The lack of arguments to parse rules make recursion quite difficult, 
and the lack of local variables make the rules difficult to use concurrently. 
It is difficult to examine both the data type and the value of elements 
in block parsing, to switch to string parsing mode for string elements, 
to parse lists, hashes or parens, to direct the parse flow based 
on semantic criteria (which is needed to work around any of these 
other problems).


And don't even get me started on the difficulties of structure rebuilding. 
The thing that is the most difficult to do in parse is the easiest 
thing to do with regexes: Search and replace. Didn't we make a web 
site years ago collecting suggestions for improving parse? Wasn't 
a replace operation one of those suggestions? What happened with 
that?


Structural pattern matching and rebuilding currently has to be done 
with a mix of parse and REBOL code that is tricky to write and debug. 
If parse doesn't get improved, I'd rather use a nice declarative 
dialect, preferably with before and after structures, and have the 
dialect processor generate the parse and REBOL code for me. If that 
dialect is powerful enough to be written in itself then we'll really 
be cooking.
Graham:
29-Apr-2006
Brian, did you post a rambo on parse after a discussion we have a 
while ago ?
Gabriele:
30-Apr-2006
my rewrite function works quite well for search and replace. it still 
has the limitations of parse, though, but they don't seem a huge 
problem so far.
Gabriele:
30-Apr-2006
we want to compile it to a forth-like processor
Gabriele:
30-Apr-2006
do you have common examples that you consider problematic for parse? 
we can probably use rewrite on the parse rules themselves to extend 
them in a similar way that compile-rules does.
Christophe:
2-Jun-2006
Well, I'm back after a long time off the air... Now back online and 
talking from a brand new iMac, and I enjoy it :-)
Christophe:
2-Jun-2006
We'll use it in production very soon. I took a SAX approach because 
we've to manipulate big XML files, and it was a mean to boost performences.
Ashley:
17-Jun-2006
Folks seem to be using/talking about it ... just do a google search 
on "RebelXML". ;)
Anton:
18-Jun-2006
Well, I just had a quick look. It seems to be clean code, well organised. 
Perhaps I can find some time to test it out myself in a few days.
Maxim:
5-Jun-2007
hehe... I have a validating schema parser which uses a modified RebXML 
engine... but I still have not had the balls to ask my client if 
we would be willing to make it open source.... I'm sure he would 
benefit from the extra time people might put on it.
Maxim:
5-Jun-2007
the change in RebXML was to forego of a few limitiations and to allow 
direct xpath like useage of the loaded xml... which can't be done 
with RebXML out of the box.
Henrik:
22-Oct-2008
The HTML Dialect can do a bit of XML
Graham:
22-Oct-2008
Good ... a few choices
Dockimbel:
22-Oct-2008
REBOL's built in BUILD-MARKUP function can also be a good choice.
Maarten:
24-Oct-2008
Which was the first apss at RSP (1 of 2 choices) I handede to Carl. 
I think build-markup does only support <%= %> not <% %> (which I 
always found a pity)
Graham:
24-Oct-2008
( took me a while to figure out that one ...  )
Graham:
26-Oct-2008
How are people creating large xml documents where there are large 
numbers of elements and where the data is being drawn from a database.
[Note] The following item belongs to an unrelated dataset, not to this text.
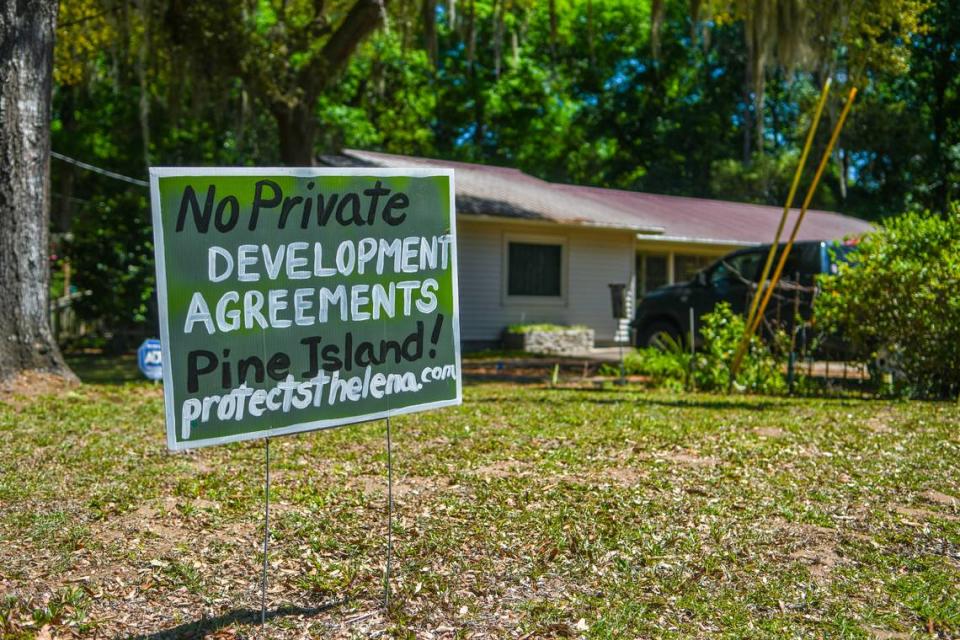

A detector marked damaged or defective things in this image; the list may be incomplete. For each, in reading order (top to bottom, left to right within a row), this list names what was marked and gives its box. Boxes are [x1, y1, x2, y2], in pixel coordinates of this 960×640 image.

rusty metal roof [318, 148, 872, 245]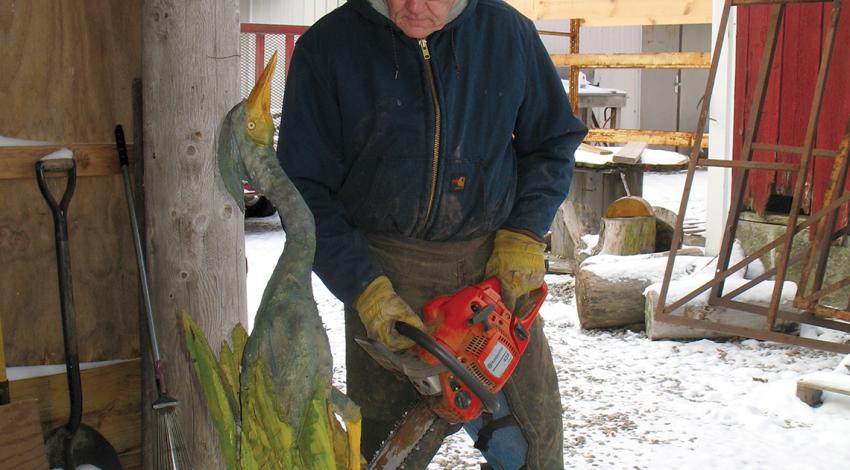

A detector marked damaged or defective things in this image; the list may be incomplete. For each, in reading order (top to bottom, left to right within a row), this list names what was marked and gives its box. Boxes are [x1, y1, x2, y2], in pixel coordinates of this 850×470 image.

Model the document first as a Rebol object!, and then generate the 
xml from the object?
Henrik:
26-Oct-2008
That's a good method.
Graham:
4-Nov-2008
Pekr thinks there is a tool that converts xml to a rebol object ... 
anyone know what it is?
Pekr:
4-Nov-2008
wait a bit, I'll find it - it was cool stuff from XML REBOL guru. 
That person used it for his work ...
Graham:
4-Nov-2008
Gavin Mckenzie was the guy who wrote a xml parser
Graham:
4-Nov-2008
>> do %xml-parse.r

Script: "A more XML 1.0 compliant set of XML parsing tools." (2-Mar-2005)
** Script Error: Invalid argument:
    Parses XML code and returns a tree of blocks.
    This is a more XML 1.0 compliant parse than the...
** Where: throw-on-error
** Near: func [[{
    Parses XML code and returns a tree of blocks.
    This is a more XML 1.0 compliant parse than the built-in
...
>>
Graham:
4-Nov-2008
ie. can't use : inside a set-word
Graham:
8-Nov-2008
I know we discussed writing a SOAP:// protocol years and years ago 
on the mailing list ... but that never got done.
Graham:
8-Nov-2008
I made a little change to the http protocol to send SOAP messages 
.. so that I could access the National Library of Medicine's RxNorm 
API.
Graham:
8-Nov-2008
I read that most web APIs are REST based, but there are still a significant 
number based on SOAP, and also JSON
Chris:
9-Nov-2008
The web and soap/http are in a sense REST applications (REST is just 
WS over HTTP) though both use a limited subset of REST arguments 
and have to work around as such.


The web is limited (by the HTML spec) to the verbs 'get and 'post, 
and post content types of 'application/x-www-form-urlencoded (default) 
or 'multipart/form-data (used to upload files).  For the most part, 
the web is RESTful as we usually only want to 'get resources.  However, 
other operations typically violate REST principles, as all other 
resource actions (create, update, delete) have to squeeze through 
the get/post/url-encode/multipart pipe.  The Rebol HTTP protocol 
as standard is designed to mimic this and requires patching to move 
beyond get/post/url-endode (even for multipart)


SOAP as I understand it, when using HTTP only uses 'post - the post 
content contains the actual request.  Where it varies from the web 
(and Rebol HTTP) is the need for the 'text/xml content type.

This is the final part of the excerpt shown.